=== Problem ===
Copy out the text of the material below exactly, line for line, and leave out the pictures.

=== Stored data ===
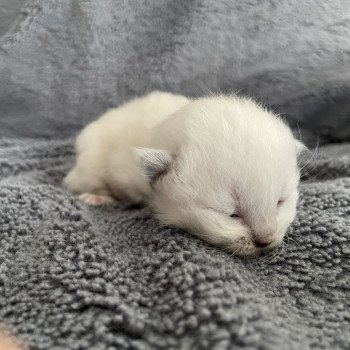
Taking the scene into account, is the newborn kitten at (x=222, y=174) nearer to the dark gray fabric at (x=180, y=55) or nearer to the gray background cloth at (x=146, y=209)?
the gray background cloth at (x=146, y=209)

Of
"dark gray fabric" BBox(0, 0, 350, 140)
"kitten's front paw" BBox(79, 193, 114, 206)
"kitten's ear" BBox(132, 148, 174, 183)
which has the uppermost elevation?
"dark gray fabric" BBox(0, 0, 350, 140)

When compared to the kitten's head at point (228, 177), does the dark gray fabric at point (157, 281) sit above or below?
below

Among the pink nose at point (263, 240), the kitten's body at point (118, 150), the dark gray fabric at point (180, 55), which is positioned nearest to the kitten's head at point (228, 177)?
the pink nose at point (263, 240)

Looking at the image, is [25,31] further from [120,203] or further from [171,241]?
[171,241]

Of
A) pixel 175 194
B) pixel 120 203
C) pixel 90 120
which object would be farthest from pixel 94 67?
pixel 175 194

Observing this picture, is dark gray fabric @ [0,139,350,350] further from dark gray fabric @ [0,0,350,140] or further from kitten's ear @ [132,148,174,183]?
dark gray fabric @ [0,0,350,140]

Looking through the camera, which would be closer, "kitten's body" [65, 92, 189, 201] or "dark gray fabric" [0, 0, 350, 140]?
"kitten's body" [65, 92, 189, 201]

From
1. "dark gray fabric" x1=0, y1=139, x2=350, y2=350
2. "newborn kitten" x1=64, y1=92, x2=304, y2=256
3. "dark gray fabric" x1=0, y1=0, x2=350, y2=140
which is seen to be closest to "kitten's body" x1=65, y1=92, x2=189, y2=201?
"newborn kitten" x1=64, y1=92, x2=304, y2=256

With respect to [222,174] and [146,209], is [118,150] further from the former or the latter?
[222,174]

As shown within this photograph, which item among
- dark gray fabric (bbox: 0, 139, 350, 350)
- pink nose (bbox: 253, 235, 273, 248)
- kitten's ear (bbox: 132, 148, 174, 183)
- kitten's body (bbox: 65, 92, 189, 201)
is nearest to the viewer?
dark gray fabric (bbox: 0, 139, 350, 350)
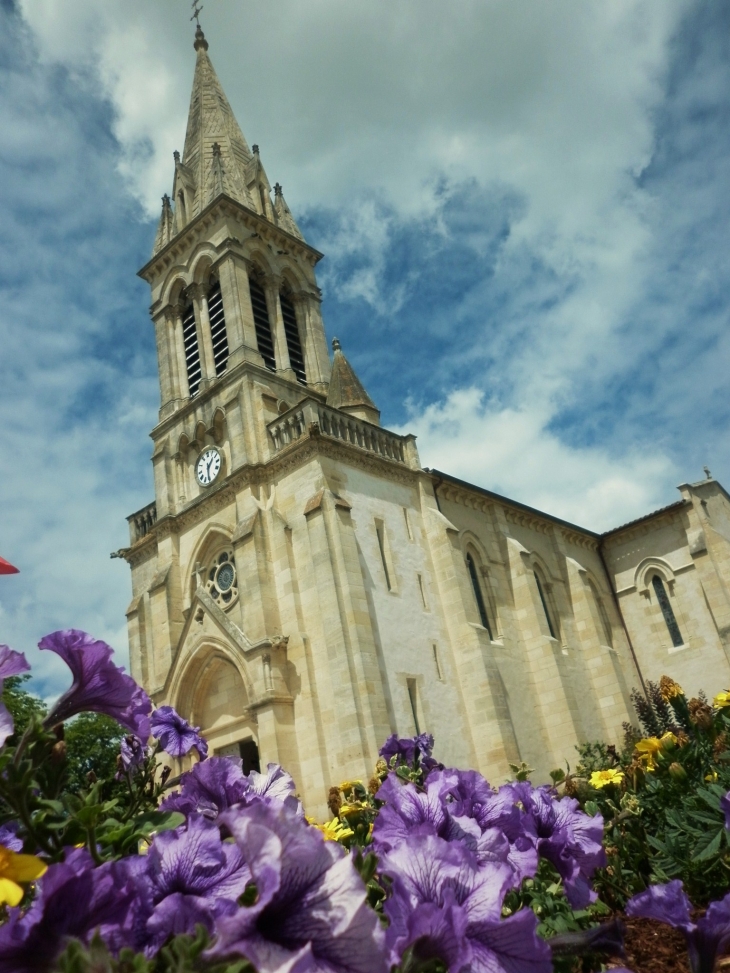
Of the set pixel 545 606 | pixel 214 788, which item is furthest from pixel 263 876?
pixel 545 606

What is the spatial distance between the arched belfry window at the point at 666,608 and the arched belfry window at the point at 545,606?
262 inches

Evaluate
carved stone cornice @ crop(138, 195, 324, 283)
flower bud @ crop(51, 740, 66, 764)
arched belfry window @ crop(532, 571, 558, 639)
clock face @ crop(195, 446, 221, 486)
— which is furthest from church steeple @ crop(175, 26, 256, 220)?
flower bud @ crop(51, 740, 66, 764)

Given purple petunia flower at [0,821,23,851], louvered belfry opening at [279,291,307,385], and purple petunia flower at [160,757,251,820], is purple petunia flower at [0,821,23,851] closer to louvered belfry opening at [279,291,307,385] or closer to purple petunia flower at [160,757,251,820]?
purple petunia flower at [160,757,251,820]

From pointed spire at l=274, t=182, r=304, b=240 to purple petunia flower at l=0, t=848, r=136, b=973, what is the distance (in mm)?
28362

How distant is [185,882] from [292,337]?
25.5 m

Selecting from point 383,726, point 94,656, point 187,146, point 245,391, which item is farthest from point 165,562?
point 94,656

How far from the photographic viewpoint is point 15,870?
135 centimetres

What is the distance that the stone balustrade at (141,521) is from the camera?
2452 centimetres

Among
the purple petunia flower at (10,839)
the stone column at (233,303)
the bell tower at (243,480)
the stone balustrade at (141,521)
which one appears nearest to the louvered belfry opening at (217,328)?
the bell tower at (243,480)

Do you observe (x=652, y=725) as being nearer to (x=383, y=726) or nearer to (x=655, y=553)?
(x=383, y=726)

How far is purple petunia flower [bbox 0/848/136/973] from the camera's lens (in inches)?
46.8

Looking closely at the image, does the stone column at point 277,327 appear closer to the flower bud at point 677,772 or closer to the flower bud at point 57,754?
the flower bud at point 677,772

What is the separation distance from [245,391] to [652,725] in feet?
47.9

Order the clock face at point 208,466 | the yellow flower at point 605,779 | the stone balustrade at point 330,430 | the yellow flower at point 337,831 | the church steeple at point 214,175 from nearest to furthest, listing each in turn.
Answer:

=== Solution to this task ===
Taking the scene into account, is the newborn kitten at (x=222, y=174) nearer to the dark gray fabric at (x=180, y=55) or nearer to the gray background cloth at (x=146, y=209)?
the gray background cloth at (x=146, y=209)

Of
"dark gray fabric" BBox(0, 0, 350, 140)
"kitten's front paw" BBox(79, 193, 114, 206)
"kitten's ear" BBox(132, 148, 174, 183)
which has the uppermost elevation?
"dark gray fabric" BBox(0, 0, 350, 140)

When compared to the kitten's head at point (228, 177), does the dark gray fabric at point (157, 281) sit above or below?
below

Among the pink nose at point (263, 240), the kitten's body at point (118, 150), the dark gray fabric at point (180, 55), which is positioned nearest to the kitten's head at point (228, 177)?
the pink nose at point (263, 240)

Looking at the image, is [25,31] further from [120,203] or further from [171,241]?
[171,241]

Of
A) pixel 175 194
B) pixel 120 203
C) pixel 90 120
which object would be farthest from pixel 94 67?
pixel 175 194

Observing this picture, is dark gray fabric @ [0,139,350,350] further from dark gray fabric @ [0,0,350,140] or further from kitten's ear @ [132,148,174,183]?
dark gray fabric @ [0,0,350,140]

Looking through the camera, which would be closer, "kitten's body" [65, 92, 189, 201] or "dark gray fabric" [0, 0, 350, 140]?
"kitten's body" [65, 92, 189, 201]

From
1. "dark gray fabric" x1=0, y1=139, x2=350, y2=350
2. "newborn kitten" x1=64, y1=92, x2=304, y2=256
3. "dark gray fabric" x1=0, y1=0, x2=350, y2=140
which is seen to be closest to "kitten's body" x1=65, y1=92, x2=189, y2=201?
"newborn kitten" x1=64, y1=92, x2=304, y2=256

With respect to [222,174] and [146,209], is [118,150] further from the former or the latter?
[222,174]

As shown within this photograph, which item among
- dark gray fabric (bbox: 0, 139, 350, 350)
- pink nose (bbox: 253, 235, 273, 248)
- kitten's ear (bbox: 132, 148, 174, 183)
- kitten's body (bbox: 65, 92, 189, 201)
is nearest to the viewer?
dark gray fabric (bbox: 0, 139, 350, 350)
Of the set pixel 545 606 | pixel 214 788, which item is furthest from pixel 263 876?
pixel 545 606

What is the spatial distance between the arched belfry window at the point at 666,608 and the arched belfry window at the point at 545,606?
262 inches

Evaluate
carved stone cornice @ crop(138, 195, 324, 283)
flower bud @ crop(51, 740, 66, 764)
arched belfry window @ crop(532, 571, 558, 639)
clock face @ crop(195, 446, 221, 486)
— which is furthest from church steeple @ crop(175, 26, 256, 220)?
flower bud @ crop(51, 740, 66, 764)

Given purple petunia flower at [0,821,23,851], louvered belfry opening at [279,291,307,385], and purple petunia flower at [160,757,251,820], is purple petunia flower at [0,821,23,851] closer to louvered belfry opening at [279,291,307,385] or closer to purple petunia flower at [160,757,251,820]?
purple petunia flower at [160,757,251,820]

From pointed spire at l=274, t=182, r=304, b=240 to purple petunia flower at l=0, t=848, r=136, b=973, what is the distance (in mm)?
28362

How distant is [185,882] from [292,337]?
25.5 m

Selecting from point 383,726, point 94,656, point 187,146, point 245,391, which item is farthest from point 165,562?
point 94,656

How far from the photographic viewpoint is point 15,870?
135 centimetres

What is the distance that the stone balustrade at (141,521) is from the camera?
2452 centimetres

Among
the purple petunia flower at (10,839)
the stone column at (233,303)
the bell tower at (243,480)
the stone balustrade at (141,521)
which one appears nearest to the louvered belfry opening at (217,328)?
the bell tower at (243,480)

Do you observe (x=652, y=725) as being nearer to (x=383, y=726) or nearer to (x=655, y=553)?
(x=383, y=726)

How far is purple petunia flower [bbox 0/848/136/973] from the camera's lens (in inches)?
46.8

Looking closely at the image, does the stone column at point 277,327 appear closer to the flower bud at point 677,772 or closer to the flower bud at point 57,754?
the flower bud at point 677,772

What is the separation distance from [245,391] to [652,725] in feet?
47.9

Order the clock face at point 208,466 | the yellow flower at point 605,779 | the stone balustrade at point 330,430 | the yellow flower at point 337,831 | the church steeple at point 214,175 from nearest to furthest, listing each in turn.
Answer:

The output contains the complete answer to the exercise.